Strata intends to start construction of the North Anna River Solar project by early 2027 and plans for the facility to be operational by 2028, pending county approvals. The proposed 72-megawatt facility would be able to power 18,000 homes for 35 years, said Morgan Quicke, Strata’s manager of local government affairs.

The project is currently anticipated to cost between $130 million and $160 million.

Strata filed a conditional use permit request earlier this year needed to allow the project on land that’s zoned agricultural (A-1). Quicke said the company has held four community meetings ahead of the Planning Commission’s consideration. A fifth community meeting was planned to take place last night.

strata hanover site layout

Solar arrays would be established on about 340 acres of the overall project site. (County documents)

Strata anticipates it will lease the majority of the 1,500-acre project site on which it will build the solar facility, though the company’s plans also involve the acquisition of about 100 acres of the site. The site’s acreage consists of multiple parcels split between two private owners, with only one landholder willing to sell, said Laura Wilson, Strata senior business development manager.

Whether Strata would own the Hanover facility on a long-term basis or sell it to Dominion Energy, which has been done before with other Strata solar projects in Virginia, is still being determined. If Strata retained the solar farm, the company would sell the electrical energy generated to Dominion.

“Typically in Virginia, the model is to sell to Dominion,” Wilson said. “I will say there have been conversations with Dominion, they are aware of this project. We have floated it to them as something that they might be interested in buying.”

Quicke said Strata is taking pains to minimize the environmental impacts of the project, which sits on the North Anna River that separates Hanover and Caroline counties. Strata says more than half of the project site would remain undeveloped, and would feature wildlife corridors. The project is planned to have setbacks of at least 500 feet from residences and have environmental buffers within the site.

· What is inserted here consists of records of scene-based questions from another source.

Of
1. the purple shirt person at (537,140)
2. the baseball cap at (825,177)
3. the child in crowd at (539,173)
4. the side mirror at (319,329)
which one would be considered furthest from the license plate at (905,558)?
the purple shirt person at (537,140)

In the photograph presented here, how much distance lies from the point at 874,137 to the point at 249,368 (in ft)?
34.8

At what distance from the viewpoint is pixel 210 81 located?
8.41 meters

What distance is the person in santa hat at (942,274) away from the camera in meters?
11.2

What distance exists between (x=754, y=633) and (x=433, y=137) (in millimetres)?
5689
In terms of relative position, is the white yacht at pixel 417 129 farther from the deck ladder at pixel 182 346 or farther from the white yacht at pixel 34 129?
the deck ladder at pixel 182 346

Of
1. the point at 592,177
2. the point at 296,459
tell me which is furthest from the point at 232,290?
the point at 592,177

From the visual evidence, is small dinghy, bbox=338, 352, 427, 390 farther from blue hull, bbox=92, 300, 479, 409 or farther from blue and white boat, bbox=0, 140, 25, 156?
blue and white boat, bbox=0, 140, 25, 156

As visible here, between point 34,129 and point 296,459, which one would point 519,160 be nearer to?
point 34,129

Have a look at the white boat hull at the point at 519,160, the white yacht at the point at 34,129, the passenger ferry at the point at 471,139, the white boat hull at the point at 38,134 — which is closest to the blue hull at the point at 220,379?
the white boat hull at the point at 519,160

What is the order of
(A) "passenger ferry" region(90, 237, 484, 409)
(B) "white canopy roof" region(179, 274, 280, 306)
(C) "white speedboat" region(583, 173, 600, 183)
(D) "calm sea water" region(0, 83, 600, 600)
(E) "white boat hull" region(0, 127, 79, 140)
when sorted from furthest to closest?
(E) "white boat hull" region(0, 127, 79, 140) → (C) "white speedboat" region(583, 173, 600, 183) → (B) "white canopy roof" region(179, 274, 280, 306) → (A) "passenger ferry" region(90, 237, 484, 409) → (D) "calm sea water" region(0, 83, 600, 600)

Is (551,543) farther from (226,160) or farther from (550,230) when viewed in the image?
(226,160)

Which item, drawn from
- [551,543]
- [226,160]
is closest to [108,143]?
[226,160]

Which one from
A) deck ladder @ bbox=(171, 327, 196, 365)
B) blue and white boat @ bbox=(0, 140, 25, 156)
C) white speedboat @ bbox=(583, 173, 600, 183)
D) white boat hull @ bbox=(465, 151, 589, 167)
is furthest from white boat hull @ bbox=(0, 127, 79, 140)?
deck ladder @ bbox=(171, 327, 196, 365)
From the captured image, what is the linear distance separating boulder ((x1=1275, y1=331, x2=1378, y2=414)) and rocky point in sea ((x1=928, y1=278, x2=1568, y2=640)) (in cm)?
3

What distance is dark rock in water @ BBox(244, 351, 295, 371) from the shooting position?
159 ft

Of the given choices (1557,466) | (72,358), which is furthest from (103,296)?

The project site was selected for its size and the presence of an existing electrical transmission line that cuts through the property.

Noting that solar energy proposals frequently meet opposition from residents, Quicke said the company’s approach is to highlight to local officials the economic benefits of facilities and relatively lower effect on county services compared to other economic development projects.

“We’re not seen in the same ways that Amazons and Microsofts are in what they’re bringing, but it is a big focus point for us that we’re economic development,” Quicke said. “We have a facility that will be a fairly passive use of land for a long period of time, providing (tax) revenue to a locality that doesn’t need your schools and your fire departments.”

The Hanover project wouldn’t be the first in the Richmond region for Strata, a Durham, North Carolina-based firm founded in 2008. The company built Dominion’s Dry Bridge Battery Energy Storage System facility in Chesterfield, which became operational in late 2022. Strata also constructed the Scott Solar facility in Powhatan and Correctional Solar facility in New Kent, which are both owned by Dominion.